3. Account Prioritization Agent utilizing AI/BI Genie
This agent appears to be like at structured GTM information to rank eligible accounts utilizing utilization information, progress alerts, and supply relevance. Gross sales groups get a transparent, prioritized record of who to contact first.
Without having to analysis supervisor agent structure or have interaction with technical groups, I used to be in a position to construct a useful AI agent system instantly on our buyer information and supply program paperwork.
From Guide Requests to Self-Serve Insights
The multi-agent answer removes guesswork and creates a seamless, explainable expertise. By combining structured buyer information with unstructured supply program data, the system allows:
- Self-serve eligibility troubleshooting: As an alternative of routing by way of a number of groups and Slack threads, gross sales groups can now rapidly perceive supply eligibility points and take knowledgeable motion instantly, due to built-in explanations
- Extra clever focusing on: Gross sales groups can concentrate on high-value accounts based mostly on actual progress alerts and supply relevance, not hunches, streamlining how they establish high-impact alternatives
- Quicker outreach: By growing supply understandability and decreasing guide friction, the response SLA decreases from 48 hours to below 5 seconds, and gross sales groups can transfer extra rapidly and confidently
Most significantly, the system scales as accounts are added and extra presents are created. Buyer account and GTM insights replace mechanically when the reference information in Unity Catalog adjustments, and new supply applications will be supported by updating the paperwork within the information base – with no new code required.
Limitations
Whereas the present system is highly effective, there are a couple of limitations to notice:
- Agent Overlap: As a result of the brokers can’t instantly share context, sure items of data wanted to be duplicated throughout them, although the supervisor “is aware of all.” For instance, the Account Prioritization agent’s information desk features a column indicating which provide – if any – every account is eligible for (already recognized to the Eligibility agent).

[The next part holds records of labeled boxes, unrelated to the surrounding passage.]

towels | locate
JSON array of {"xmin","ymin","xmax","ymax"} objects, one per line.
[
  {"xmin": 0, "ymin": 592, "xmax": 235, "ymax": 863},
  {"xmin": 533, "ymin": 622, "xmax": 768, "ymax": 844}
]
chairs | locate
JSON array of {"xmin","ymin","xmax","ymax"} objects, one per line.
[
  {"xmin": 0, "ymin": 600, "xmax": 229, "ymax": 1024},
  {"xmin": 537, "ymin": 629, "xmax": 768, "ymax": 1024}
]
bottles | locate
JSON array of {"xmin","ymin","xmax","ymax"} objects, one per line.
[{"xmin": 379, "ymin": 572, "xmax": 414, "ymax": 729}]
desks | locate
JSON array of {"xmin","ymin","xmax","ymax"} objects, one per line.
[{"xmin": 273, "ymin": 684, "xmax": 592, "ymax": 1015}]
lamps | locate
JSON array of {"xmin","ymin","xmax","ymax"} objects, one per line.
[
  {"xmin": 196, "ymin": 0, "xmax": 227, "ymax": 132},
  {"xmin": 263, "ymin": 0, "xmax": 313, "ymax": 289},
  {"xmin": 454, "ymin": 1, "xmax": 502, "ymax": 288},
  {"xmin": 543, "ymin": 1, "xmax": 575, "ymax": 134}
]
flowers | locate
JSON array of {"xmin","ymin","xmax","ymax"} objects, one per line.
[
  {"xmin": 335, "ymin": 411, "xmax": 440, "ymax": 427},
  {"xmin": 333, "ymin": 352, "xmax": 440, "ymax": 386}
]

It additionally accommodates context in regards to the utilization eligibility bands for every supply kind (already recognized to the Provide Particulars agent). This duplication ensures the Prioritization agent can cause about focusing on and rank accounts appropriately.
- Person Workflow Integration: Most gross sales groups work primarily in Slack and Salesforce, not Databricks. Integrating this method as a Slackbot or into Salesforce would put eligibility particulars and steerage instantly into their on a regular basis workflows.
Conclusion
Business presents solely work if gross sales groups know who to focus on — and why. Earlier than Agent Bricks, this was a guide, multi-team problem that slowed down outreach and launched ambiguity into our applications. With Agent Bricks, we had been in a position to construct, take a look at, and refine a multi-agent AI system with nothing extra in hand than our information and our objective.
Although our system has a couple of limitations in its present kind and isn’t embedded within the instruments gross sales groups use day by day, the features have already been significant; it’s made supply focusing on quicker, extra clear, and extra scalable. The actual magic lies within the prioritization of accounts: the system mechanically aggregates buyer information and supply data to intelligently floor the highest-impact alternatives first, and I didn’t even have to inform the agent precisely how you can do it. Now that’s information intelligence.
Get began constructing with Agent Bricks and create your first answer right this moment.